O custo social da privatização do Estado, por Sergio Araújo

Publicado no Sul21.


Ao ser indagado sobre as razões pelas quais a Prefeitura não vem realizando serviços básicos como cortar a grama e tapar buracos nas vias pavimentadas o prefeito em exercício, Gustavo Paim, apontou a situação precária do erário municipal e a burocracia como as principais causas. Uma argumentação muito parecida com a usada pelo governador Sartori para justificar a inércia de sua administração. Falta de recursos.

Ok, tem diversos estados e muitos municípios na mesma situação de penúria financeira. Mas no caso do Rio Grande do Sul o assunto vem sendo tratado pelos governantes e uma parte significativa da mídia como se fosse uma situação pontual e de exceção. Alguém lembra do último governo que teve dinheiro sobrando? Pois é, e salários eram pagos em dia e investimentos eram realizados em áreas consideradas prioritárias.

Aliás, por falar em precariedade financeira, o governo Sartori “deu com os burros n’água” na tentativa de obter o auxílio do Tribunal de Contas para provar à Secretaria do Tesouro Nacional que o Estado do Rio Grande do Sul ultrapassou o limite legal de comprometimento da Receita Corrente Líquida com pessoal. Segundo o TCE o percentual de comprometimento em 2017 foi inferior a 55% e não superior a 70% como diz o Piratini.

Mas se a estratégia do quanto pior melhor não está dando resultados, o chororô governamental corre solto. E faz isso pública e despudoradamente através dos seus apoiadores da imprensa e das entidades que representam o poderio econômico privado. Afinal, há uma intenção inconclusa, que é a privatização da máquina pública.

E isso vale tanto para o governo do Estado como para a Prefeitura de Porto Alegre. Ou as extinções de fundações e a tentativa de venda de órgãos superavitários como a CEEE, a Sulgás, o Banrisul, o DMAE e o DEP não são tudo “farinha do mesmo saco”?

E é essa tentativa, esse discurso, de que os serviços públicos seriam melhor geridos se fossem realizados pela iniciativa privada, que motiva o título desse artigo. Que conversa é essa? Onde está a comprovação disso? Se existem problemas na gestão pública dos serviços públicos, e existem, o mesmo ocorre na atuação das empresas que prestam serviços ao Estado. Entenda-se como Estado todos os entes federados (União, Estados e Municípios).

Não somente na qualidade dos serviços prestados, como na malversação dos recursos. Ou o superfaturamento de obras, realização de licitações fraudulentas e pagamento de propinas não representam um conluio nada republicano entre gestores públicos e privados? Ou seja, são dois lados de uma mesma moeda. Então que história é essa de que um é bonito e o outro é feio? Que um funciona bem e o outro funciona mal?

• • •

O QUE SE PEDE
**A)** Transcreva sem mudar nada o trecho do artigo sobre a privatização do Estado que começa nas palavras "E é essa tentativa, esse" e vai até "outro funciona mal?", incluindo essas palavras.
**B)** No artigo sobre a privatização do Estado, qual percentual o TCE apontou para o comprometimento da Receita Corrente Líquida com pessoal em 2017?

DADOS FORNECIDOS
• • •

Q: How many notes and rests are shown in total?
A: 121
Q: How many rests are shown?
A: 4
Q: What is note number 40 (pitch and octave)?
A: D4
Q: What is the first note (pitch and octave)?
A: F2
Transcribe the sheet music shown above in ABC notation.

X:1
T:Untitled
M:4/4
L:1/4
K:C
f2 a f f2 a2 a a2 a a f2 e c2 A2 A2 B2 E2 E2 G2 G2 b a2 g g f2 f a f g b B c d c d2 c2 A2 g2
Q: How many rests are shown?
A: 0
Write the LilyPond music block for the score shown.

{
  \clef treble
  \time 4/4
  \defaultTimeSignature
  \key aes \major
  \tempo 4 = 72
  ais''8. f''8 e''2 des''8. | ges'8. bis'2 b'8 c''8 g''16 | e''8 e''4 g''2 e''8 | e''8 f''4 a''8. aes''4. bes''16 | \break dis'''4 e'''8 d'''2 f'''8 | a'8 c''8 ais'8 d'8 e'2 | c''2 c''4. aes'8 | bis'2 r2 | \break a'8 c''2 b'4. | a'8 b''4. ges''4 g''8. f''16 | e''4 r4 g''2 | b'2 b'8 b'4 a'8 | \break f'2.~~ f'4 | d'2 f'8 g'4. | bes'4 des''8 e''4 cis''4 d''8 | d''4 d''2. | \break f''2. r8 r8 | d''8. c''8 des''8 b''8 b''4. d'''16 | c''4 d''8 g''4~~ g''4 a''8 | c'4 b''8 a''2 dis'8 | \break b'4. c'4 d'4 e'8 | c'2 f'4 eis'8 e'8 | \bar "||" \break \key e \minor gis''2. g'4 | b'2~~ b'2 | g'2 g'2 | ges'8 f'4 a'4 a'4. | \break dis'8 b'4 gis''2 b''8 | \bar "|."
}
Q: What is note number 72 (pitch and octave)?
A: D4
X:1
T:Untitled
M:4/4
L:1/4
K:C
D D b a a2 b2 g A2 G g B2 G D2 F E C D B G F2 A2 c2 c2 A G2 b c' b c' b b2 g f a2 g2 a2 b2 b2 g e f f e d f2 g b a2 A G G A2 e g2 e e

• • •

RESPOSTAS EM ORDEM
**A)**
E é essa tentativa, esse discurso, de que os serviços públicos seriam melhor geridos se fossem realizados pela iniciativa privada, que motiva o título desse artigo. Que conversa é essa? Onde está a comprovação disso? Se existem problemas na gestão pública dos serviços públicos, e existem, o mesmo ocorre na atuação das empresas que prestam serviços ao Estado. Entenda-se como Estado todos os entes federados (União, Estados e Municípios).

Não somente na qualidade dos serviços prestados, como na malversação dos recursos. Ou o superfaturamento de obras, realização de licitações fraudulentas e pagamento de propinas não representam um conluio nada republicano entre gestores públicos e privados? Ou seja, são dois lados de uma mesma moeda. Então que história é essa de que um é bonito e o outro é feio? Que um funciona bem e o outro funciona mal?

**B)** Inferior a 55%.